= Honebuto no hōshin =

Japanese economic policy guidelines

Basic Policies for Economic and Fiscal Management and Reform (経済財政運営と構造改革に関する基本方針, keizai zaisei un'ei to kōzō kaikaku ni kansuru kihon hōshin), commonly referred to by a term which literally translates to "Big-Boned Policy" (骨太の方針, honebuto no hōshin), is a set of policy guidelines used by the Japanese government to draft policy on economic and fiscal management. First proposed by the Liberal Democratic Party in 2001, it is formulated annually by the Council on Economic and Fiscal Policy. The initiative was abandoned by the Democratic Party of Japan in 2010, but revived in 2013 under the Shinzō Abe's administration.

==Background==
Before 2001, the Ministry of Finance exercised a strong influence over the compilation of the budget. The 86th Japanese Prime Minister, Yoshirō Mori, established the Council on Economic and Fiscal Policy (CEFP), modelled on the American Council of Economic Advisers, in January 2001 to strengthen the prime minister’s power over economic and fiscal policy. The council has up to 11 members, including the Minister of State for Economic and Fiscal Policy and the Governor of the Bank of Japan. It is chaired by the Prime Minister, with four or more independent financial experts. Outside experts are expected to give the council opinions that are not affiliated with the government. It also gives ministers and specialists an opportunity to be more influential in shaping economic policy.

==History==
At the end of February 2001, the CEFP proposed the creation of a budget outline (予算大綱, yosan taikō) as a step towards reforming the budget. This garnered opposition from the Ministry of Finance, concerned that the plan would be too detailed and ineffective. After Mori's resignation, his successor Junichiro Koizumi adopted the outline and proposed the first Honebuto-no hōshin (literally "big-boned policy") statement in June 2001.
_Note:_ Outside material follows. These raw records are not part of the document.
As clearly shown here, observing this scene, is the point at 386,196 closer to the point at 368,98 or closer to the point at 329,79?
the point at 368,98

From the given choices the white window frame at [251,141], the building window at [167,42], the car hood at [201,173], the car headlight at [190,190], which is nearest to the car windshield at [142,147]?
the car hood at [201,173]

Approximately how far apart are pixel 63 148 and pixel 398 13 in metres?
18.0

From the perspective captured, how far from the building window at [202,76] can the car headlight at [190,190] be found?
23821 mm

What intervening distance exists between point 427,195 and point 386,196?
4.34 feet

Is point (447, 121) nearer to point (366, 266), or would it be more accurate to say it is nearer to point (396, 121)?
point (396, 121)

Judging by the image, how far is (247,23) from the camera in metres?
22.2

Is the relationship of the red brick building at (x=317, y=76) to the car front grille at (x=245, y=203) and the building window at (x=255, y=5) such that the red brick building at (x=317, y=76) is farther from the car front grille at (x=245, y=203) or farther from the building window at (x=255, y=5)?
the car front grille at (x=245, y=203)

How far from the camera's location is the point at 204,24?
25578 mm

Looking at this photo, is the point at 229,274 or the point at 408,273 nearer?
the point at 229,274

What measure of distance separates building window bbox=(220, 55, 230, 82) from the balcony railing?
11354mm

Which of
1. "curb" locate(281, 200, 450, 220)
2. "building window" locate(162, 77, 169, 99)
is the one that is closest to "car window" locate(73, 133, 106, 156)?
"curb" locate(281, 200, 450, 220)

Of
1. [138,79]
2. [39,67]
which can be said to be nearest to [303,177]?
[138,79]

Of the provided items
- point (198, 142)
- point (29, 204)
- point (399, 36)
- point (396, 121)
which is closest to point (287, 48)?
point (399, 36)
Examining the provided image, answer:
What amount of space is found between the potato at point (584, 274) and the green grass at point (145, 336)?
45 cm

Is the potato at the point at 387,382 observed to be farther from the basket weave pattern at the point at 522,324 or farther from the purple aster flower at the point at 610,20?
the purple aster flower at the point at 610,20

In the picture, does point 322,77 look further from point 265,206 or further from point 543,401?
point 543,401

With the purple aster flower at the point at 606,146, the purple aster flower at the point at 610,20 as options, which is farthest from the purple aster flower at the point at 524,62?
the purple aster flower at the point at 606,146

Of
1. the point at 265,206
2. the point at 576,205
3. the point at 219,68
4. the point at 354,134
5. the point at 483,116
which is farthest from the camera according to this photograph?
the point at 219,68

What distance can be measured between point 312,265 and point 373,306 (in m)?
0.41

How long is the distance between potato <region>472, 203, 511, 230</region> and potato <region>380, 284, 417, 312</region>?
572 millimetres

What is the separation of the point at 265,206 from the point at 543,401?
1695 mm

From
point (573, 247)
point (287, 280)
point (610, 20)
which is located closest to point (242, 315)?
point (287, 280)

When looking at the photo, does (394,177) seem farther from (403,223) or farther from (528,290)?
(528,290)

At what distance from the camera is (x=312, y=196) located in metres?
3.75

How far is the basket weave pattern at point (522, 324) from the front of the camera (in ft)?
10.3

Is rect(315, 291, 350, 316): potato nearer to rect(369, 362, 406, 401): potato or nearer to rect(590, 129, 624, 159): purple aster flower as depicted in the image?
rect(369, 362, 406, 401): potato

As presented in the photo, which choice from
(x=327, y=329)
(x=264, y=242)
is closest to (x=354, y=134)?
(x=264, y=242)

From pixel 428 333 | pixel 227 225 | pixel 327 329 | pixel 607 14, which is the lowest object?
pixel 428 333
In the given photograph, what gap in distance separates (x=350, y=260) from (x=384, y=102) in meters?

The Honebuto-no hōshin was designed to change the basic structure of politics, expressly in relation to the budget. Koizumi aimed at giving credibility to the contents of the budget. In Japan, the Ministry of Finance decides on a budget bill, traditionally reflecting the stance of the party in government. Koizumi considered this method inadequate to combat Japan's chronic deflation and wanted accountability to rest not primarily with government officials but rather with the members of the National Diet, the representatives of the Japanese people. Therefore, this policy agenda was put forward in 2001 by the Koizumi government.

Honebuto-no hōshin is a policy term used by the Liberal Democratic Party, and was not used to describe the policies of the Democratic Party of Japan, which was in power from 2010 to 2012. It has been amended since then and, after a brief hiatus, Shinzō Abe's government announced a new ‘Honebuto-no hōshin’ in 2013. Major laws proposed by the Liberal Democratic Party have been discussed as part of the policy, for example, postal service privatization in 2001 and the trinity reform in 2003. The policy has had a strong influence on Abenomics.